The great relevance of data for coming to new scientific insights, making progress in tackling the grand challenges and in making commercial profit has widely been commented. Some of the big questions that are currently being discussed are (a) who will own the relevant data and (b) what kind of facilities need to be developed to make data available. With respect to the first question there is no doubt that data from publicly funded research should in principle be open for broad usage. This implies an answer to the second question in so far as data infrastructures (DI) should avoid dependencies on commercial services and interests. This is the reason that huge investments are currently being made, in particular in Europe, towards the development of an eco-system of data infrastructures that build on public investments that have previously been made.

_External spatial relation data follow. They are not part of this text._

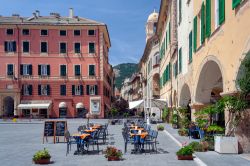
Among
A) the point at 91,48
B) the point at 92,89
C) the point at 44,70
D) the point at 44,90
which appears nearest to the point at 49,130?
the point at 92,89

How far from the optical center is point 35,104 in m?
55.1

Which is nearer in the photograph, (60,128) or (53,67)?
(60,128)

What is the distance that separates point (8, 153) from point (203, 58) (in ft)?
30.7

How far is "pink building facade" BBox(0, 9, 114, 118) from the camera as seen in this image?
56.0 metres

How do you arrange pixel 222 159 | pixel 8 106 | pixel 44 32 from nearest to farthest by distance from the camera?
pixel 222 159, pixel 44 32, pixel 8 106

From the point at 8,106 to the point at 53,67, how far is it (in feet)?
32.3

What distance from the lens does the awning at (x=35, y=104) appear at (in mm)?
54438

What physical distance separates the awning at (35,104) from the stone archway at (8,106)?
3.51 meters

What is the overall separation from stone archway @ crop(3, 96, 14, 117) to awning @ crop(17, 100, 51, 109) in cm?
351

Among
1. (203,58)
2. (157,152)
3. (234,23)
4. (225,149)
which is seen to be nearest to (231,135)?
(225,149)

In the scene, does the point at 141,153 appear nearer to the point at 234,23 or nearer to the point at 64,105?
the point at 234,23

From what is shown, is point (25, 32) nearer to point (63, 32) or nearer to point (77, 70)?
point (63, 32)

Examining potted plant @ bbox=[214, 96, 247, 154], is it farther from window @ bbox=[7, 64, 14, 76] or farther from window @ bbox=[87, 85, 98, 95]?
window @ bbox=[7, 64, 14, 76]

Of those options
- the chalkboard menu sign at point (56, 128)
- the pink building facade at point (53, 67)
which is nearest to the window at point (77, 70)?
the pink building facade at point (53, 67)
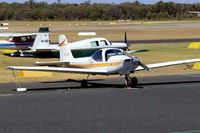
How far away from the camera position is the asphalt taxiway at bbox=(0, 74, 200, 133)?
1176 centimetres

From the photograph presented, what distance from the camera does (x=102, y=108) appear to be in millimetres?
A: 14578

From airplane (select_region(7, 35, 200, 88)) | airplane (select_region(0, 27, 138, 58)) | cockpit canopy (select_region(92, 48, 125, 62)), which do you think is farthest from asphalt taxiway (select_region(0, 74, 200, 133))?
airplane (select_region(0, 27, 138, 58))

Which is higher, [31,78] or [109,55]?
[109,55]

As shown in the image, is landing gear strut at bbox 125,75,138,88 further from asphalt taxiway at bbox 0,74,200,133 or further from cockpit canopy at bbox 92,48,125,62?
cockpit canopy at bbox 92,48,125,62

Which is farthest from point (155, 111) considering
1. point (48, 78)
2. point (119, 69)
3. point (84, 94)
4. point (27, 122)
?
point (48, 78)

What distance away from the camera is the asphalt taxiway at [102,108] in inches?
463

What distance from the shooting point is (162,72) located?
27266mm

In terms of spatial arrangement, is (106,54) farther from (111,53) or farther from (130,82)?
(130,82)

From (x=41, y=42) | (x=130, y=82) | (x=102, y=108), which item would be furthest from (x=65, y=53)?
(x=41, y=42)

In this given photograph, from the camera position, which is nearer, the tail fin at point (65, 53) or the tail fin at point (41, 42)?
the tail fin at point (65, 53)

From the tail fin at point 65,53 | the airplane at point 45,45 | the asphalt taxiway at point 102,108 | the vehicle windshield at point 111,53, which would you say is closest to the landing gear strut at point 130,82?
the asphalt taxiway at point 102,108

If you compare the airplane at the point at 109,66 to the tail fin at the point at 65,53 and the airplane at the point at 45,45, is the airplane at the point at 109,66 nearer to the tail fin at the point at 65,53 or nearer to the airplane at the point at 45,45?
the tail fin at the point at 65,53

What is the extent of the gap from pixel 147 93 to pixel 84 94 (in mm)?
1973

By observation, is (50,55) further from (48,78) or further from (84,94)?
(84,94)
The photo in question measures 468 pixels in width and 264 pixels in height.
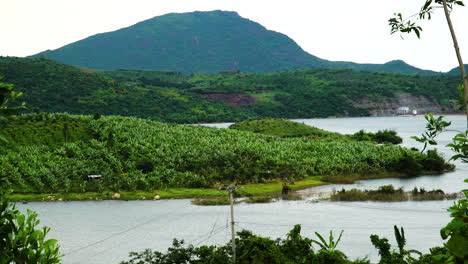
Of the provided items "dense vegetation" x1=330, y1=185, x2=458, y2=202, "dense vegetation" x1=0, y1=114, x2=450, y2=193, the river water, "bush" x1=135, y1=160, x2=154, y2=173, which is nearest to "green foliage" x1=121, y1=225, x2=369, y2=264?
the river water

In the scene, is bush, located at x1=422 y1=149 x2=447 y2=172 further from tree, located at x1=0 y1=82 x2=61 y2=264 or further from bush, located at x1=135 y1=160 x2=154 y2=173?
tree, located at x1=0 y1=82 x2=61 y2=264

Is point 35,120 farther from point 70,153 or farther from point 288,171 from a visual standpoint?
point 288,171

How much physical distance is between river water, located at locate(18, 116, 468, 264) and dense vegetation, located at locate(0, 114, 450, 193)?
30.0ft

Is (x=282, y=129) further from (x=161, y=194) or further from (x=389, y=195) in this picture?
(x=161, y=194)

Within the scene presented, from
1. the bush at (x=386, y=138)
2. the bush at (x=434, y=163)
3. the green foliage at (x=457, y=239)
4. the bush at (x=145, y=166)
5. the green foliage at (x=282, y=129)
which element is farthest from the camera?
the bush at (x=386, y=138)

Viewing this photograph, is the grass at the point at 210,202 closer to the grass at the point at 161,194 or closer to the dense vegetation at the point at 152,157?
the grass at the point at 161,194

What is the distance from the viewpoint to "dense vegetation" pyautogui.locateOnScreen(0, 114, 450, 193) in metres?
82.2

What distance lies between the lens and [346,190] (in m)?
79.9

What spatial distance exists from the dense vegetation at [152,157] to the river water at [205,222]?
915 cm

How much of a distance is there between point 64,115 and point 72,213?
1899 inches

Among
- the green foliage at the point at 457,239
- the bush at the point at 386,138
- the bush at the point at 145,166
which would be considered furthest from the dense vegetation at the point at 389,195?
the bush at the point at 386,138

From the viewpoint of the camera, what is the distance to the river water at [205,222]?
5381 cm

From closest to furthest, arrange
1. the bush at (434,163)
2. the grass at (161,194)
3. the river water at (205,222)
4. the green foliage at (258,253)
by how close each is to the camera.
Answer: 1. the green foliage at (258,253)
2. the river water at (205,222)
3. the grass at (161,194)
4. the bush at (434,163)

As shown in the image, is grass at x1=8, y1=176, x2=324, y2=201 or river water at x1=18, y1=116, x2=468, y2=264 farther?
grass at x1=8, y1=176, x2=324, y2=201
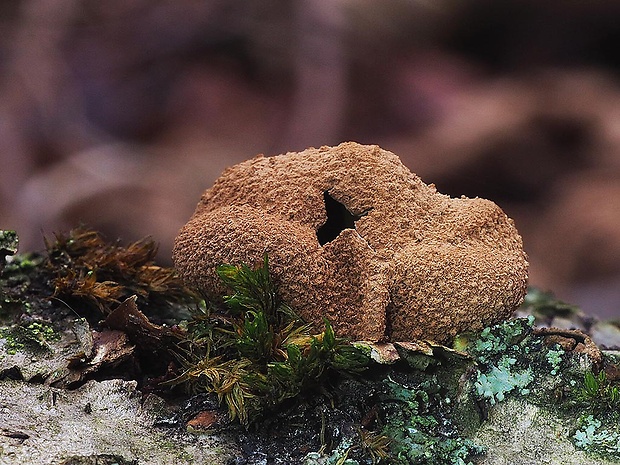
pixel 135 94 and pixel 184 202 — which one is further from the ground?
pixel 135 94

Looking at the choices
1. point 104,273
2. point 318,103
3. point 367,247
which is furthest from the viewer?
point 318,103

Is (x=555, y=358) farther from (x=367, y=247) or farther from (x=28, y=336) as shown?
(x=28, y=336)

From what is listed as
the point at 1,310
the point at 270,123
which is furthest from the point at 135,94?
the point at 1,310

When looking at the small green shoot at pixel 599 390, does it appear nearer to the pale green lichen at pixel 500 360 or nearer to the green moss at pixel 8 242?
the pale green lichen at pixel 500 360

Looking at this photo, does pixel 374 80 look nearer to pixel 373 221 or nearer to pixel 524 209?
pixel 524 209

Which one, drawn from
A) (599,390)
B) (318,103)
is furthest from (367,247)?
(318,103)

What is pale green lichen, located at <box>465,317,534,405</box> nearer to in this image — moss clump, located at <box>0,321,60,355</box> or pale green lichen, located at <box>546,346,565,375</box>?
pale green lichen, located at <box>546,346,565,375</box>
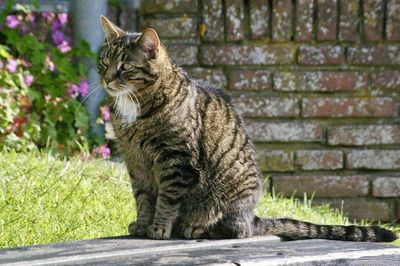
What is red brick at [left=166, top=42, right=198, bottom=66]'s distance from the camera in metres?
4.57

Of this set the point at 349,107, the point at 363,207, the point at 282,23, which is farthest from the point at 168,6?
the point at 363,207

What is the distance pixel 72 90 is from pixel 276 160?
1393 mm

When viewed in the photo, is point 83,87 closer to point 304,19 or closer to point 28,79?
point 28,79

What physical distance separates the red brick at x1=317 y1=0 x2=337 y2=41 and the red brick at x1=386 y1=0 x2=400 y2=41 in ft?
1.08

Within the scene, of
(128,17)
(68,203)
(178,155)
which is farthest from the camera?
(128,17)

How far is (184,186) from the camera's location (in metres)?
2.77

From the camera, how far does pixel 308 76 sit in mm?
4641

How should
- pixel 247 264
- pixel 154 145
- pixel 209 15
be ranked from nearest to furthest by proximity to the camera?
1. pixel 247 264
2. pixel 154 145
3. pixel 209 15

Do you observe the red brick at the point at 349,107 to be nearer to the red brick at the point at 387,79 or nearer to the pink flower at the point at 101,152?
the red brick at the point at 387,79

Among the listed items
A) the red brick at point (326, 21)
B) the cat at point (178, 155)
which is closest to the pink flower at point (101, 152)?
Result: the red brick at point (326, 21)

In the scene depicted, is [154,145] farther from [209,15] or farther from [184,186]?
[209,15]

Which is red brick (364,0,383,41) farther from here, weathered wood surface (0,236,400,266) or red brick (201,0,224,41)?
weathered wood surface (0,236,400,266)

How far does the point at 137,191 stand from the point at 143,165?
13cm

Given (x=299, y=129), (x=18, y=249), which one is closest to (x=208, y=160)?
(x=18, y=249)
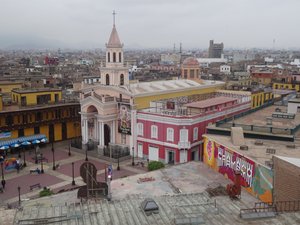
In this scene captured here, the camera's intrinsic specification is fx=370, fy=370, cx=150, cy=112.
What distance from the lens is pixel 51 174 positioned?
42.2 metres

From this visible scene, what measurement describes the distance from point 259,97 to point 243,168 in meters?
41.0

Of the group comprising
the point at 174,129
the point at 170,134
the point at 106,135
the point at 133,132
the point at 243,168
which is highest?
the point at 243,168

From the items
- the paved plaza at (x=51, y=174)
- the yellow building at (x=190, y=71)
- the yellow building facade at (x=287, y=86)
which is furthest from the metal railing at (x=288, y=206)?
the yellow building facade at (x=287, y=86)

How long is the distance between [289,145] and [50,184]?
950 inches

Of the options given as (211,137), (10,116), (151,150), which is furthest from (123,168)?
(10,116)

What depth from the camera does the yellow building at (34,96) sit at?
178ft

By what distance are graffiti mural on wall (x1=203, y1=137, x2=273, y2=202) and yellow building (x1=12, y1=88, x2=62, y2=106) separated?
31.4 meters

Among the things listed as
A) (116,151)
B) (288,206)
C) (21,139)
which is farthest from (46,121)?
(288,206)

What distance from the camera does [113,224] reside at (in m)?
18.0

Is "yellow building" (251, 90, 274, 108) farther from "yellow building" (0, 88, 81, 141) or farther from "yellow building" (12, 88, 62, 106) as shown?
"yellow building" (12, 88, 62, 106)

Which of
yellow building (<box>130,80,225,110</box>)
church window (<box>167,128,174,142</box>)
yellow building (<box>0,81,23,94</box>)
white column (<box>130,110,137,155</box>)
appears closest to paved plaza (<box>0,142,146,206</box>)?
white column (<box>130,110,137,155</box>)

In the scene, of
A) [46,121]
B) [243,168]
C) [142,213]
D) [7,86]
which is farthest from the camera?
[7,86]

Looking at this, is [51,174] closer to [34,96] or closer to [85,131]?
[85,131]

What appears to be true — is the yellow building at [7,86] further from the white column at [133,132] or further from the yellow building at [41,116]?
the white column at [133,132]
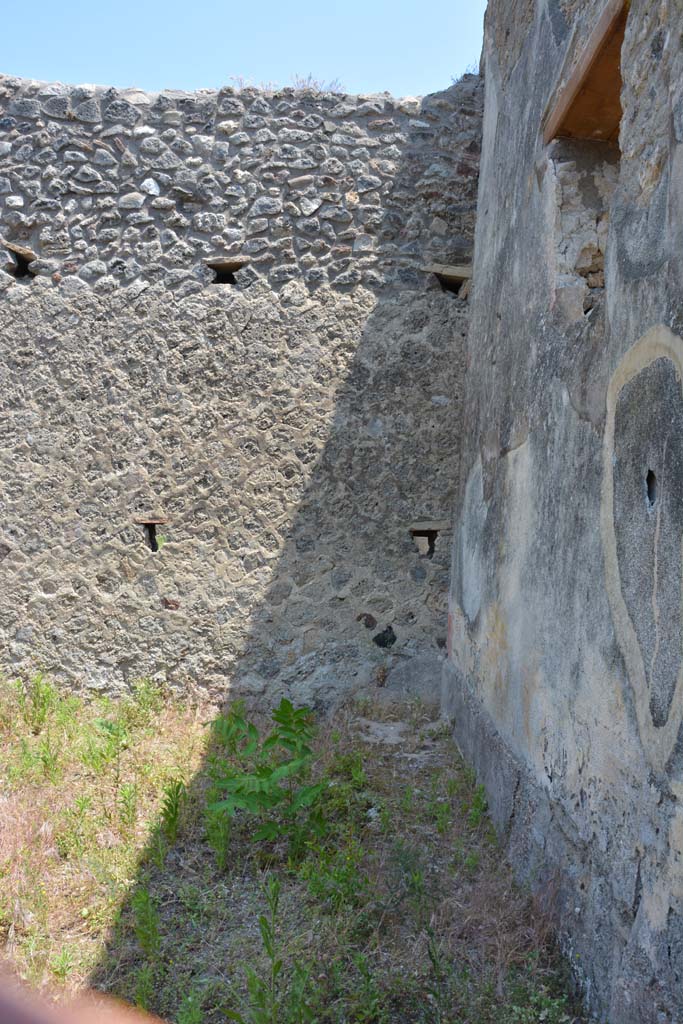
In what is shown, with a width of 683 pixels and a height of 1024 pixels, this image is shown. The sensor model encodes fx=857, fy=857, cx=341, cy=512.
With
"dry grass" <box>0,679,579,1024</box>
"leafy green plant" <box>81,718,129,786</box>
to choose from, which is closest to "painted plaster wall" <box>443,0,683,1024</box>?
"dry grass" <box>0,679,579,1024</box>

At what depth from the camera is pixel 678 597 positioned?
1698 millimetres

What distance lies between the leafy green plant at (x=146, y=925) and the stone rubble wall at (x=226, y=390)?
2.14 metres

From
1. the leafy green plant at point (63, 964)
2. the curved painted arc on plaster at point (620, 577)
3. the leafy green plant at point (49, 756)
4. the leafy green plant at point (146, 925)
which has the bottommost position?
the leafy green plant at point (63, 964)

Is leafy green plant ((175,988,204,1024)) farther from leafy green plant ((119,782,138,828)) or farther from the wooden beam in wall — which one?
the wooden beam in wall

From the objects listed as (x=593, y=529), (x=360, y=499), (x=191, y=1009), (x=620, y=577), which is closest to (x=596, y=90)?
(x=593, y=529)

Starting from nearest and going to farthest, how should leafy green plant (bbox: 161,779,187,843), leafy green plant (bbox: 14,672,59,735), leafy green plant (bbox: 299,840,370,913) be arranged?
leafy green plant (bbox: 299,840,370,913)
leafy green plant (bbox: 161,779,187,843)
leafy green plant (bbox: 14,672,59,735)

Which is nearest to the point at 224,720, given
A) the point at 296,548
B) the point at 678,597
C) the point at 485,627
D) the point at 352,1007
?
the point at 296,548

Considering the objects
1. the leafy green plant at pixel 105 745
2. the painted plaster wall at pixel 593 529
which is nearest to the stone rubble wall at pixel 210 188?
the painted plaster wall at pixel 593 529

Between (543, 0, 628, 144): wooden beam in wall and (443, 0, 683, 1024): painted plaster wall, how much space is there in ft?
0.25

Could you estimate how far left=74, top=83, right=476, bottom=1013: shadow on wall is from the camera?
4715 mm

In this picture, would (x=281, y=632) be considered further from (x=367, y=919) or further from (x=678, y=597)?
(x=678, y=597)

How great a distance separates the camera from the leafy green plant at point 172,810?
3076 millimetres

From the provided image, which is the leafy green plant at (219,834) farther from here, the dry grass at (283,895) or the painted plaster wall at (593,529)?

Building such data infrastructures should respect a balance between three components: scientific interest (S), technology advancement (T), and organizational form (O); the O dimension should follow the high dynamics in the T and S dimensions. In contrast to the US, where we see a reluctance to invest in DI building, the EU and its member states invest large amounts of funds in DI building. However, we can observe that the three dimensions (S, T, O) are not well balanced, a situation which bears high risks.

In this paper some approaches in large data infrastructure initiatives such as EOSC (EC) and NFDI (Germany) are analysed and commented on the risks they take by separating the three dimensions (S, T, O) at least temporarely.